From his perspective, his work is all of a piece. "I was working with poetry, and through my spiritual practices was drawn into serving others with those techniques," said Levine. "All the books about working with dying, grieving or meditation had poems that I had written." Not surprisingly then, his book has spoken across specialties, drawing endorsements from Buddhists, the poet Robert Bly, and John Fox, director of the Institute of Poetic Medicine, which promotes poetry and the expressive arts for mind and body healing.
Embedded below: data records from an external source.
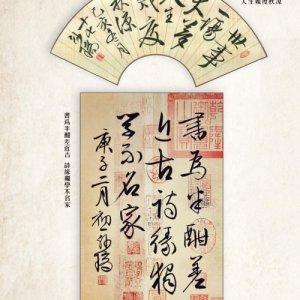 孫瑞 孫瑞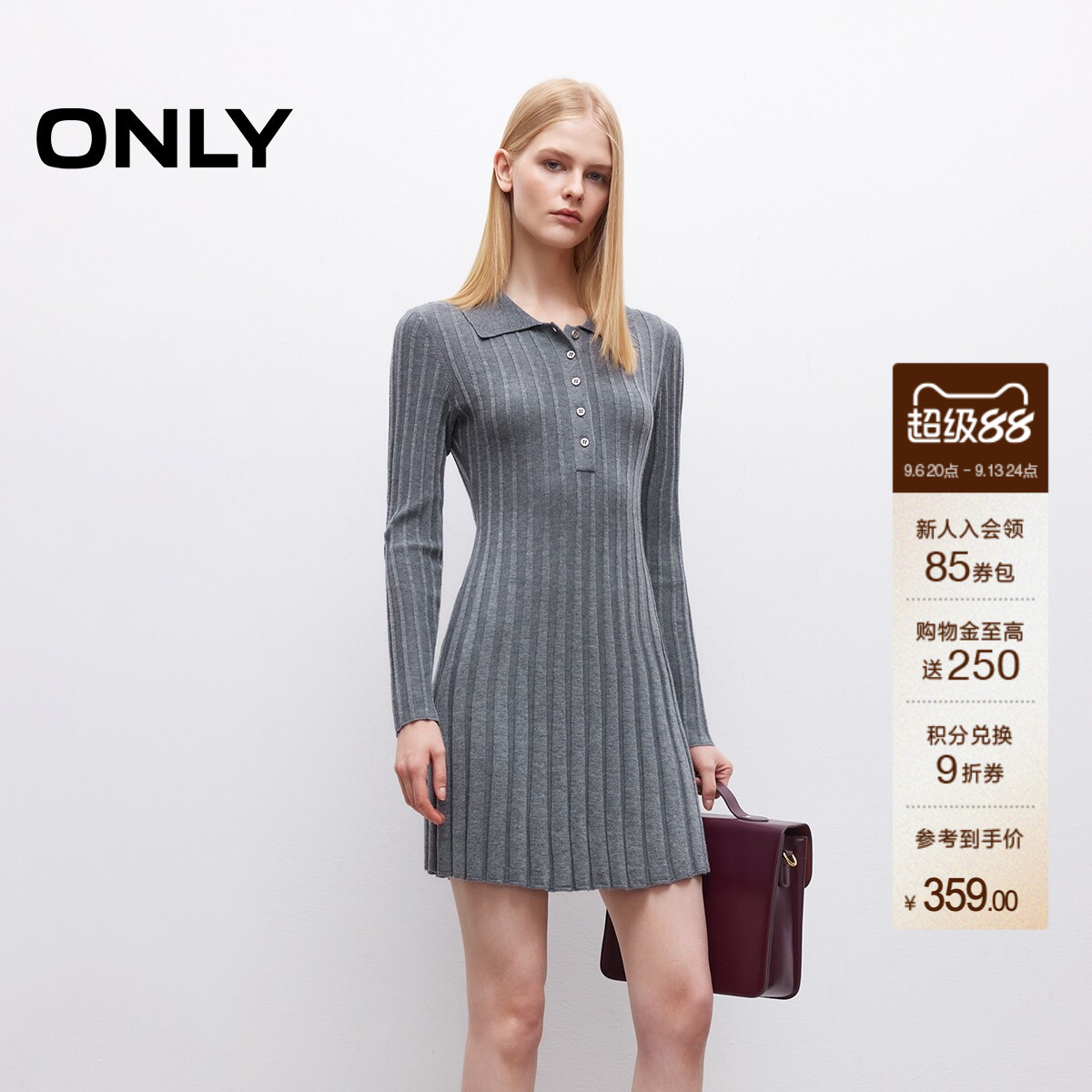 ONLY翻领针织长袖短裙连衣裙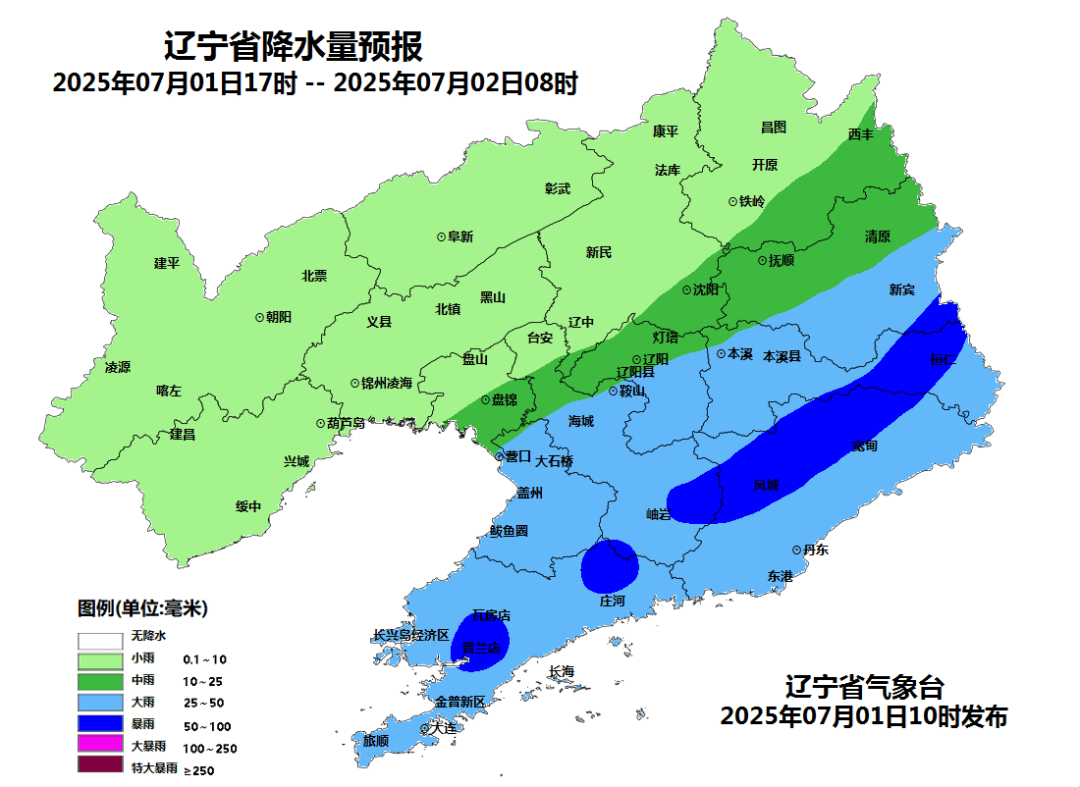 辽宁将有两轮暴雨！大连发布强对流蓝色预警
Levine spoke to RBL from a restaurant near his home in the mountains of northern New Mexico, since his residence adjoining the Carson National Forest is too remote to get a reliable telephone signal. He expects that people will receive the newest book as another form of teaching. Given his life journey, the art within his poetry is not merely aesthetic. "The community of people who are looking to the intuitive to find out their true nature gathers around poetry," he said. "It ain't just art."
Levine has retired from working with patients, but continues writing. His next book is a collection of animal stories, comparable to the Jataka Tales, folk stories about the Buddha. He will also travel a little within New Mexico to support his newest book. "I haven't done poetry readings in so long I'm looking forward to it," Levine said.